Открывшийся перед ними пустырь казался перепаханным и захламленным. Пруд был метров тридцать в поперечнике, с развороченными оранжево-бурыми берегами. Кроме расщепленных, обломанных стволов и обнаженных корней и корчевника, ничего вокруг не осталось. Не очень-то хотелось купаться здесь.
Однако разделись. В купальнике Света оказалась неожиданно крупной, с развитым телом, грудью и бедрами, и это смутило Диму. Получалось, что он, во многом еще мальчишка, ухаживал за женщиной. Получалось, что все, что бывает между мужчиной и женщиной, уже начиналось между ними.

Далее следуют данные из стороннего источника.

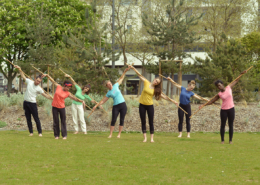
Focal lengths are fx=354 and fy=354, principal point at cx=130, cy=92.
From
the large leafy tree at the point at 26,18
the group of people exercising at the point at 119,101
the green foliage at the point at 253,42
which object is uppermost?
the large leafy tree at the point at 26,18

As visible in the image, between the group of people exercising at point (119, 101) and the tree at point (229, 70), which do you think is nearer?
the group of people exercising at point (119, 101)

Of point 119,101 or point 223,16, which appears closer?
point 119,101

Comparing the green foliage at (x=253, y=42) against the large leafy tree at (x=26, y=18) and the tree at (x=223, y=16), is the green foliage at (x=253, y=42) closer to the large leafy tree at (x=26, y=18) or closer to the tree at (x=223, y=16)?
the tree at (x=223, y=16)

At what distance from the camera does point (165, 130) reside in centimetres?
1484

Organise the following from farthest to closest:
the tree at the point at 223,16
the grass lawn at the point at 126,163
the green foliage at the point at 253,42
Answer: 1. the tree at the point at 223,16
2. the green foliage at the point at 253,42
3. the grass lawn at the point at 126,163

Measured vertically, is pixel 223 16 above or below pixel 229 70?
above

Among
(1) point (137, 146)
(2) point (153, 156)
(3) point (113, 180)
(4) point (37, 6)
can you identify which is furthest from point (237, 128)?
(4) point (37, 6)

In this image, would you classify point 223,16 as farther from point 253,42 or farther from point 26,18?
point 26,18

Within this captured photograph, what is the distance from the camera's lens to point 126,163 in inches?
270

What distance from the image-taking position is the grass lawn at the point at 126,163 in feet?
18.2

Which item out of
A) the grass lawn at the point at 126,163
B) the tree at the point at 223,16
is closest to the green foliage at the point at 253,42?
the tree at the point at 223,16

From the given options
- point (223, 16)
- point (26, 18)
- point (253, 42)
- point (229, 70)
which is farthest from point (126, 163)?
point (223, 16)

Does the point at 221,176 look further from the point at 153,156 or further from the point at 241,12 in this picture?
the point at 241,12

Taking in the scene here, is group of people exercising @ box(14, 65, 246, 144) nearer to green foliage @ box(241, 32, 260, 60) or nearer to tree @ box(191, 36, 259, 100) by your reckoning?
tree @ box(191, 36, 259, 100)
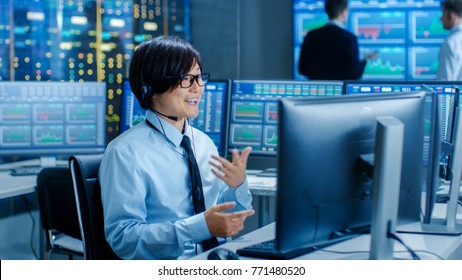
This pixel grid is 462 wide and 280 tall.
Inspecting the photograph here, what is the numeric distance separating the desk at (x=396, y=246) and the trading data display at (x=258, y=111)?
1201mm

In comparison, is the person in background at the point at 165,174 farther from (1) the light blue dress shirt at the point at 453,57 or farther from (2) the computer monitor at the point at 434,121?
(1) the light blue dress shirt at the point at 453,57

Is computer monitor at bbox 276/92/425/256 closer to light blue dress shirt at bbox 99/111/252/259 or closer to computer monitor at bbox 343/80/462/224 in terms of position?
computer monitor at bbox 343/80/462/224

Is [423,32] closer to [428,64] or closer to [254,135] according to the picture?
[428,64]

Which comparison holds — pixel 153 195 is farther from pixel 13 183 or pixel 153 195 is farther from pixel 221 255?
pixel 13 183

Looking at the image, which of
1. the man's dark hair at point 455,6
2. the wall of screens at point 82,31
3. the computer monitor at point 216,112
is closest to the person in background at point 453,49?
the man's dark hair at point 455,6

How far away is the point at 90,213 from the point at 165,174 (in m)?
0.26

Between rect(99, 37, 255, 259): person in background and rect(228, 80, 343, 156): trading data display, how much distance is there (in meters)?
1.18

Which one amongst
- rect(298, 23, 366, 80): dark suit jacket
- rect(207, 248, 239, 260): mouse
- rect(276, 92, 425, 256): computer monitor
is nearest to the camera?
rect(276, 92, 425, 256): computer monitor

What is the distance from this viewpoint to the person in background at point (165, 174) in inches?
81.8

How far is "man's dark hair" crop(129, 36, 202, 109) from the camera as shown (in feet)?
7.32

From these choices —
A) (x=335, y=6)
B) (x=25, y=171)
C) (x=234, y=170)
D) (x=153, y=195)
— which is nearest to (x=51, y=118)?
(x=25, y=171)

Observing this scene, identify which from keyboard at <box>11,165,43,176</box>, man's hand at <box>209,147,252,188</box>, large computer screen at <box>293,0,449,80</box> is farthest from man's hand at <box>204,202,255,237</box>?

Он вдруг почувствовал, что не мог бы обнять эту девушку-женщину, вообще не готов к тому, что как бы навсегда соединяет мужчину и женщину.
— Оль, тебе надо больше есть, — сказала Тоня.
— Не надо, — возразила Оля. — Что я буду с вашими сиськами делать?!
— Олька, бессовестная! — закричала, вся порыжев, Тоня.
Смутилась и Света, совсем немного смутилась и взглянула на Диму. Он отвел взгляд, но видел, как она тут же вступила в пруд, за нею, поднимая подбородок и опускаясь на воду грудью, скользнула Тоня, а Оля, резко присев и погрузившись в воду по плечи, крикнула:
— Дим, плывите к нам!
Потом они обсыхали на берегу. Снова полезли в пруд и снова обсыхали. Стали одеваться. Увидев Свету, уменьшившуюся и похорошевшую в платье, он почувствовал облегчение.
На следующий день Дима с удивлением обнаружил, что стал нравиться Свете больше. Оба понимали, что это ради нее он поддерживал компанию, что это больше к нему, чем к подруге, приходила она. Ему нравилось, когда она, подобрав ноги к груди и как бы невзначай поглядывая на него, сидела с сестрами на лестнице сарая, и подол бордового платья длинно спадал с ее сдвинутых колен. Ему нравилось, что она (Дима узнал это от Тони) любила отца и недолюбливала мать, что дома все держалось больше на ней, чем на матери, изменявшей мужу. Ему нравилось, что и в школе она была активна и принципиальна, выдавала лентяев, списывавших у товарищей домашние задания, ругала их на комсомольских собраниях. Ему нравилось, что она собиралась поступать в техникум. Только так, представлялось ему, и следовало жить: хорошо учиться, куда-то обязательно поступить, закончить и ни от кого не зависеть. Наверное, и он потому нравился ей, что не походил на тех, кого она ругала в школе, и являлся в ее глазах всячески примерным сверстником.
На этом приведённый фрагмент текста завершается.